Un comité directeur, associant également la Commission européenne et les Etats membres, est créé pour traiter des questions spécifiques à chaque procédure de passation de marché.

Enfin, des comités d’évaluation sont établis pour évaluer les demandes de participation et les offres.

Les types de procédure sont choisis par le comité directeur de chaque procédure de marché. Il peut s’agir d’une procédure ouverte, restreinte ou négociée ou encore d’un dialogue compétitif.
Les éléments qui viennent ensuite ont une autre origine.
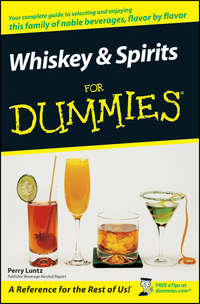 Perry  Luntz - Whiskey and Spirits For Dummies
Les règles de procédure sont définies par le règlement financier du budget de l’Union européenne.

Enfin, je tiens à souligner que la participation à une passation conjointe de marché reste strictement volontaire. D’une part, l’adhésion au présent accord n’oblige pas à participer ensuite aux passations de marché engagées dans ce cadre. D’autre part, les Etats membres restent libres d’acquérir des contre-mesures médicales en dehors de l’accord, même si elles font l’objet d’une passation conjointe de marché. C’est à mon sens l’élément le plus important.

L’accord est donc sans conséquence sur le cadre national en vigueur. En France, c’est la nouvelle Agence nationale de santé publique qui est chargée de la préparation et de la réponse aux menaces, alertes et crises sanitaires. L’Agence gère ainsi les stocks stratégiques de santé. Avec cet accord, elle pourra exercer cette compétence en se groupant avec d’autres Etats membres volontaires – si elle le veut.

On peut en attendre un certain nombre d’avantages, mais la question des contraintes juridiques et administratives supplémentaires peut néanmoins se poser. Le choix de recourir à cette nouvelle procédure d’achat européenne ou, au contraire, de rester dans un cadre strictement national devra donc faire l’objet d’une appréciation au cas par cas.

Pour résumer, les motivations de cet accord sont évidentes : il y a eu un certain nombre de précédents où nous n’étions pas encore dans une stratégie d’achat groupé alors que cela ne peut être que bénéfique. Il est vrai néanmoins que la complexité des procédures européennes peut parfois avoir quelque chose d’assez effrayant. Cela dit, nous gardons notre liberté de suivre ou de ne pas suivre ces procédures d’achat conjointes. Je pense que nous pouvons donc voter ce texte sans réserve.

Mme Odile Saugues, présidente. J’aurais pour ma part une question. S’agissant de l’épidémie de grippe H1N1, vous avez parlé de commandes massives et d’une très faible vaccination en retour. Connaissons-nous le nombre de vaccins non-utilisés ?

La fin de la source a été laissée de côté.